Vladimir Grigoryevich Zakharov (; October 18, 1901 – July 13, 1956), was a Soviet and Russian composer and choir conductor. He was born near Donetsk in the present-day Ukraine. From 1912 to 1921 he lived in the city of Taganrog, where he studied at the Boys Gymnasium and attended music classes by Valerian Molla at the Taganrog School for Music. He graduated from the Rostov Conservatory in 1927. His long-term connection with the Pyatnitsky Choir (since 1932) gave him many chances composing choral music. Most of his songs are in peasant way. Even sometime later, no one can tell whether one of his famous song was a composition or an arrangement of a folk piece.

In the 1920s, he and other composers formed the Russian Association of Proletarian Musicians (RAPM) and became an active member of this association.

**PROBLEM 1:**
Answer these about the Zakharov biography, each on its own line:
(a) In which city did Zakharov live from 1912 to 1921?
(b) From which conservatory did he graduate, and in what year?
(c) What association did he help form in the 1920s?
**PROBLEM 2:** According to the Zakharov biography, why did Zakharov have many chances to compose choral music? Answer in one to three sentences.
**PROBLEM 3:** From the Zakharov biography, copy word for word the part that opens with the words containing "Vladimir Grigoryevich Zakharov" and closes with "of this association.".

**DATA LINES:**
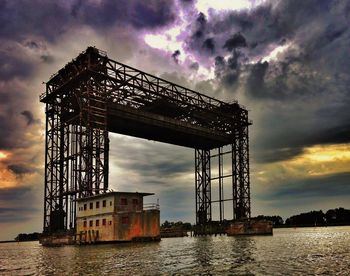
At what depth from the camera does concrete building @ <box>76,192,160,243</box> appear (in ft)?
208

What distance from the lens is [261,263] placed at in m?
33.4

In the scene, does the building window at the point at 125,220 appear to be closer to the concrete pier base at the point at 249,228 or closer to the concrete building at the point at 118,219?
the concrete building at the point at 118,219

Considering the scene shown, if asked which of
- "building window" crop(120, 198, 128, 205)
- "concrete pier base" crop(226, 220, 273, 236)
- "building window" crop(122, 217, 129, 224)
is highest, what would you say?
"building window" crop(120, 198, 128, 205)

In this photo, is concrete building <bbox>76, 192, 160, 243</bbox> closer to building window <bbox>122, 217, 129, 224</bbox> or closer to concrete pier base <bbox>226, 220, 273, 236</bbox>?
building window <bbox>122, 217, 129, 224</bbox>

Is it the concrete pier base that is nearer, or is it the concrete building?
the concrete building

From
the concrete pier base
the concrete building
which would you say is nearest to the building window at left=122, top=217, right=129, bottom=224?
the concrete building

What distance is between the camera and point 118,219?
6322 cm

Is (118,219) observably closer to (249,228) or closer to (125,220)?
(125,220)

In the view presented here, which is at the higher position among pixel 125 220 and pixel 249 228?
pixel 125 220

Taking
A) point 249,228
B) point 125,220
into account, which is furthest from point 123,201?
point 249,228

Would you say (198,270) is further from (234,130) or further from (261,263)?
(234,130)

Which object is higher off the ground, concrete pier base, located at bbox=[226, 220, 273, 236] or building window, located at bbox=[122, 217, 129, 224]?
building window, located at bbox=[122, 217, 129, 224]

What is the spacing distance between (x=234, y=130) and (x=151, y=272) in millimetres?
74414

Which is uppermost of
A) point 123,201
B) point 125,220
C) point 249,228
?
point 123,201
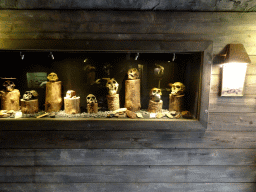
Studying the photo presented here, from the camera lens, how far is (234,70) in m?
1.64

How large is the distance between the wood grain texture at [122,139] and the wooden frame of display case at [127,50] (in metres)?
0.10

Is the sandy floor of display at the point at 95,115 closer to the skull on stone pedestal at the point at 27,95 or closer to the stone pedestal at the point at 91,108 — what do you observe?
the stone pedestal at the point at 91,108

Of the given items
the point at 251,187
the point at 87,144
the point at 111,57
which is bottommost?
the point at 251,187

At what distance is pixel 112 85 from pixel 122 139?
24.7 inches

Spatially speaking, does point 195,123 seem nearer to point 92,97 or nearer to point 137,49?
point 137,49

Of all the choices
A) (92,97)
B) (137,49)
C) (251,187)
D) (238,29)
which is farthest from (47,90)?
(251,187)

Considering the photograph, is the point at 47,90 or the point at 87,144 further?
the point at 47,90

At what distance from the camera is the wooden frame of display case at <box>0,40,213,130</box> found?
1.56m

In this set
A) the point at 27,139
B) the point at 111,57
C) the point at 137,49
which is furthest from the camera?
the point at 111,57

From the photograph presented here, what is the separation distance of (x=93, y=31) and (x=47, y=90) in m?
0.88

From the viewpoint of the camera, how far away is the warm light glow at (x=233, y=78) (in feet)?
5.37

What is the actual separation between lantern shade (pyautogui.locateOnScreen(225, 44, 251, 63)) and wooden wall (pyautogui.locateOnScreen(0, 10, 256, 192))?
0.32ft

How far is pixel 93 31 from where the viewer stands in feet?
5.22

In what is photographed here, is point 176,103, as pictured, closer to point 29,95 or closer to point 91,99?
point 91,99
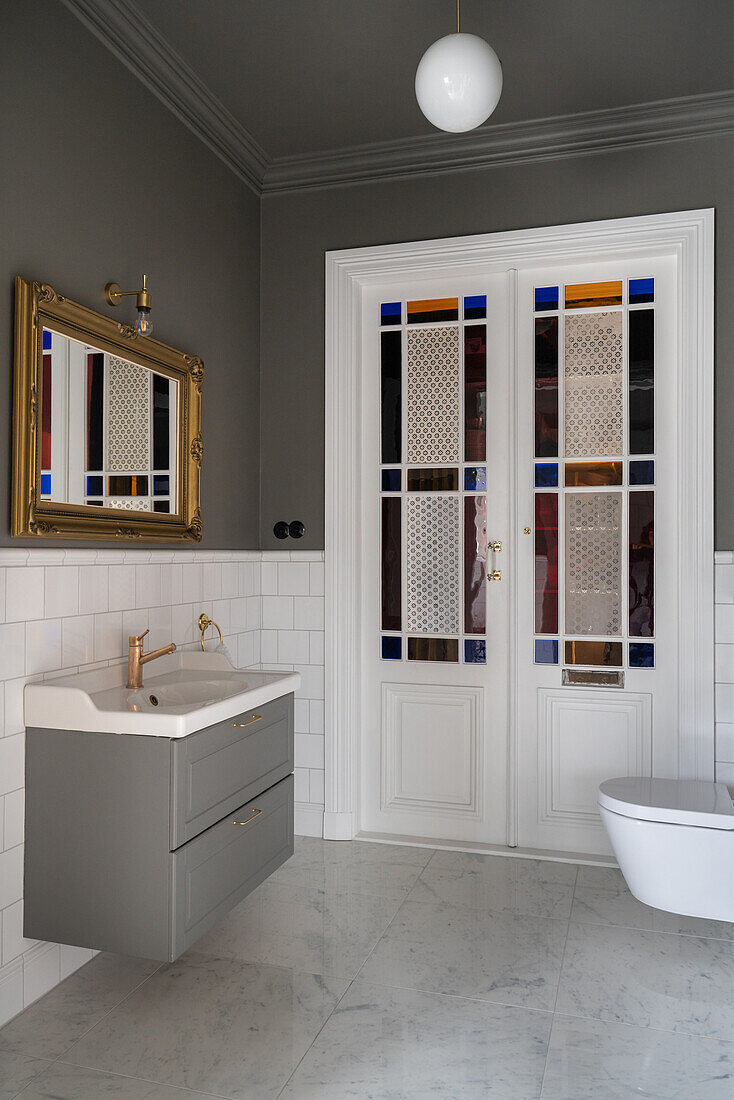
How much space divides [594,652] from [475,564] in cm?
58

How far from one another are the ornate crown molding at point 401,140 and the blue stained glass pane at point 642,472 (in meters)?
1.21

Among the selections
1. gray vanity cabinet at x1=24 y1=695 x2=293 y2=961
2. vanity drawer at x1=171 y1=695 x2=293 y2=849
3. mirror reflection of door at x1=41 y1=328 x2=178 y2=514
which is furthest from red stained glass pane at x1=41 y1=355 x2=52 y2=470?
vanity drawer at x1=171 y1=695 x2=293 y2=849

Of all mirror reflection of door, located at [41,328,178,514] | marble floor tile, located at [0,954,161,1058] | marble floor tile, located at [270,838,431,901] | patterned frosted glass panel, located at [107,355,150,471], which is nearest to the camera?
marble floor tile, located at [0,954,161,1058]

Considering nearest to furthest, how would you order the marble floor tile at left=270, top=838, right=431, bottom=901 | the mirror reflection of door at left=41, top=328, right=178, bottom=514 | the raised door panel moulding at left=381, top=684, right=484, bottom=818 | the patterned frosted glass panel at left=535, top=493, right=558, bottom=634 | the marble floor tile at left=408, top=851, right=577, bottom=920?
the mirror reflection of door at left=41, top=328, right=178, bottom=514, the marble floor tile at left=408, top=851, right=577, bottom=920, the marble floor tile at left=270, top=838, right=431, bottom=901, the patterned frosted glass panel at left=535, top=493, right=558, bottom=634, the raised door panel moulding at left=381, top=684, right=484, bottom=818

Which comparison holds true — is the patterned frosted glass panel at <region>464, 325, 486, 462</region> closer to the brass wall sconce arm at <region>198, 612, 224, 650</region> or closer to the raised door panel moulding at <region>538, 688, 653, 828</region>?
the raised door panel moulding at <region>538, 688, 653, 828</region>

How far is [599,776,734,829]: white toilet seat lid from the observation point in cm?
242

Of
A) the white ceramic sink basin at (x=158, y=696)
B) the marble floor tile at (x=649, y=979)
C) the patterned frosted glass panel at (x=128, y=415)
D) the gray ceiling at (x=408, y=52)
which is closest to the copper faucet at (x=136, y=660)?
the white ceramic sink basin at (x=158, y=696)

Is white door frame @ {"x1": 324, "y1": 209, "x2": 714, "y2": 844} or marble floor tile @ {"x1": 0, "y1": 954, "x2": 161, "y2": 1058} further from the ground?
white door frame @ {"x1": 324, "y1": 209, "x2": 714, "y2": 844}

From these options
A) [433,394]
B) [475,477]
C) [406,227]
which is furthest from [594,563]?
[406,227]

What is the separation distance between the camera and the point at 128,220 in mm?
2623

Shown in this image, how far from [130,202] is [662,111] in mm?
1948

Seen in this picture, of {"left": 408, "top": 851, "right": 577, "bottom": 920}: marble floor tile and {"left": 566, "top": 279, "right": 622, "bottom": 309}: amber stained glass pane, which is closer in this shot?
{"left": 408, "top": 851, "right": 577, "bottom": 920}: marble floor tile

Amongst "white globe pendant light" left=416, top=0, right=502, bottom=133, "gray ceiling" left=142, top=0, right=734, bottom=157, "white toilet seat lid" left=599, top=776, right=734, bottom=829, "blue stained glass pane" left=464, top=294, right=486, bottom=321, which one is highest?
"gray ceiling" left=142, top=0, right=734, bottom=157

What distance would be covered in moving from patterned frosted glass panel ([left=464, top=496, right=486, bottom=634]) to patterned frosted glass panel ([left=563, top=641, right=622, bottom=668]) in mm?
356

--

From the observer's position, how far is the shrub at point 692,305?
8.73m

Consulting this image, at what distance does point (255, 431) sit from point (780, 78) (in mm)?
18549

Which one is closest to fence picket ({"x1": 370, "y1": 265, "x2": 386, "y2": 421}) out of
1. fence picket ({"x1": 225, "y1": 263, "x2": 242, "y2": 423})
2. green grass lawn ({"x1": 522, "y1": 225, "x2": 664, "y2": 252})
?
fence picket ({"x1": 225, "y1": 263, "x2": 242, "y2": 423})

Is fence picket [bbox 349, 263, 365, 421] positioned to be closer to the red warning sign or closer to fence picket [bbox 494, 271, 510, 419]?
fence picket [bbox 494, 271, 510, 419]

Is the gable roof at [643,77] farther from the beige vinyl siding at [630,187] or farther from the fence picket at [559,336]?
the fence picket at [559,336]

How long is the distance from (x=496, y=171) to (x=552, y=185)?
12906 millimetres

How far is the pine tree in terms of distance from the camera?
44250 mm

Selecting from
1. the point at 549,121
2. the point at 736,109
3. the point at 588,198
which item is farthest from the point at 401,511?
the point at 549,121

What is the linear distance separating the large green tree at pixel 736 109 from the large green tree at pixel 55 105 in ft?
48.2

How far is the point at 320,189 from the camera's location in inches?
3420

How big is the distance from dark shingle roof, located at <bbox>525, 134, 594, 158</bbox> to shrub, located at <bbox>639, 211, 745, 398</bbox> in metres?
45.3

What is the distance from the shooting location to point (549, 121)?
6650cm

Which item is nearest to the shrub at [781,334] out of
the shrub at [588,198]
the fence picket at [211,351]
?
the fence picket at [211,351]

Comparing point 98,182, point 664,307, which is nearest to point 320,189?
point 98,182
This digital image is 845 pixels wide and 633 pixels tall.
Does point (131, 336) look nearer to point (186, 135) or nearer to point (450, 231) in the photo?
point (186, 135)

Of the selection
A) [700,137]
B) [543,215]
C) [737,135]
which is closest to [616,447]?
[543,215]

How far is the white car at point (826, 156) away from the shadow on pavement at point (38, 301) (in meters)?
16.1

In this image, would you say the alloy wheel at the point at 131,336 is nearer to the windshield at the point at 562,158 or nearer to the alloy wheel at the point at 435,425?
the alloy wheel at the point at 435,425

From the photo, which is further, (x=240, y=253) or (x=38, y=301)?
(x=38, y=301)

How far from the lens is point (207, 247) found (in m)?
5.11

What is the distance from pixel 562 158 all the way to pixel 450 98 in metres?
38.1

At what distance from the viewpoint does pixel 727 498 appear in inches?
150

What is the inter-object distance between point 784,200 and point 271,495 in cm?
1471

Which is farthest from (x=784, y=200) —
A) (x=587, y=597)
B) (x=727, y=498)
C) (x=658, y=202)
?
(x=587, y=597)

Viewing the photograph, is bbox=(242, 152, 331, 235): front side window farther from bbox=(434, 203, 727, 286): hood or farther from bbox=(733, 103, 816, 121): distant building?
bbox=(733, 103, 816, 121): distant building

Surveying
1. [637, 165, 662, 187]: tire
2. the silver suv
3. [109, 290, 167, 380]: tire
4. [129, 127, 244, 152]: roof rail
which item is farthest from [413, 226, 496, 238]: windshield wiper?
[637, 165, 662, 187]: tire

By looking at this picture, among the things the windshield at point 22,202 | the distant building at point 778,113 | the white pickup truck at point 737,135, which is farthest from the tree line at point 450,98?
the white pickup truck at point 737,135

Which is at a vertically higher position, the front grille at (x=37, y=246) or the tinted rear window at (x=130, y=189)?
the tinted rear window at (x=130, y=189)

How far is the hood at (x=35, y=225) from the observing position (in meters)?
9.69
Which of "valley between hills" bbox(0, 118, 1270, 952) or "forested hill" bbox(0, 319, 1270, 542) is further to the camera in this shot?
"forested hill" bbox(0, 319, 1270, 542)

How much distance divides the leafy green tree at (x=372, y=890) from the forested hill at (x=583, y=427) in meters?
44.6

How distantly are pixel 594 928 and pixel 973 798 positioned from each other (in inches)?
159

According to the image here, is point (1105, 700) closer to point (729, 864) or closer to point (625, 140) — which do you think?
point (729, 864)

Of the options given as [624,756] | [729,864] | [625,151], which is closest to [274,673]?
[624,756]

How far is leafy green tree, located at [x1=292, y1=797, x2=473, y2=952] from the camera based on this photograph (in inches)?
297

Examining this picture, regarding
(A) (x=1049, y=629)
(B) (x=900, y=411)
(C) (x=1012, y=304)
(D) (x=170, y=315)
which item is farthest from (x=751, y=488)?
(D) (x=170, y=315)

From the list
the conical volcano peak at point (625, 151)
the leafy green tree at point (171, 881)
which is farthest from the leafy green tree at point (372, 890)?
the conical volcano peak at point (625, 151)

**TASK OUTPUT 1:**
(a) Taganrog
(b) The Rostov Conservatory, in 1927
(c) The Russian Association of Proletarian Musicians (RAPM)

**TASK OUTPUT 2:** He had a long-term connection with the Pyatnitsky Choir, starting in 1932. That connection gave him many chances to compose choral music.

**TASK OUTPUT 3:**
Vladimir Grigoryevich Zakharov (; October 18, 1901 – July 13, 1956), was a Soviet and Russian composer and choir conductor. He was born near Donetsk in the present-day Ukraine. From 1912 to 1921 he lived in the city of Taganrog, where he studied at the Boys Gymnasium and attended music classes by Valerian Molla at the Taganrog School for Music. He graduated from the Rostov Conservatory in 1927. His long-term connection with the Pyatnitsky Choir (since 1932) gave him many chances composing choral music. Most of his songs are in peasant way. Even sometime later, no one can tell whether one of his famous song was a composition or an arrangement of a folk piece.

In the 1920s, he and other composers formed the Russian Association of Proletarian Musicians (RAPM) and became an active member of this association.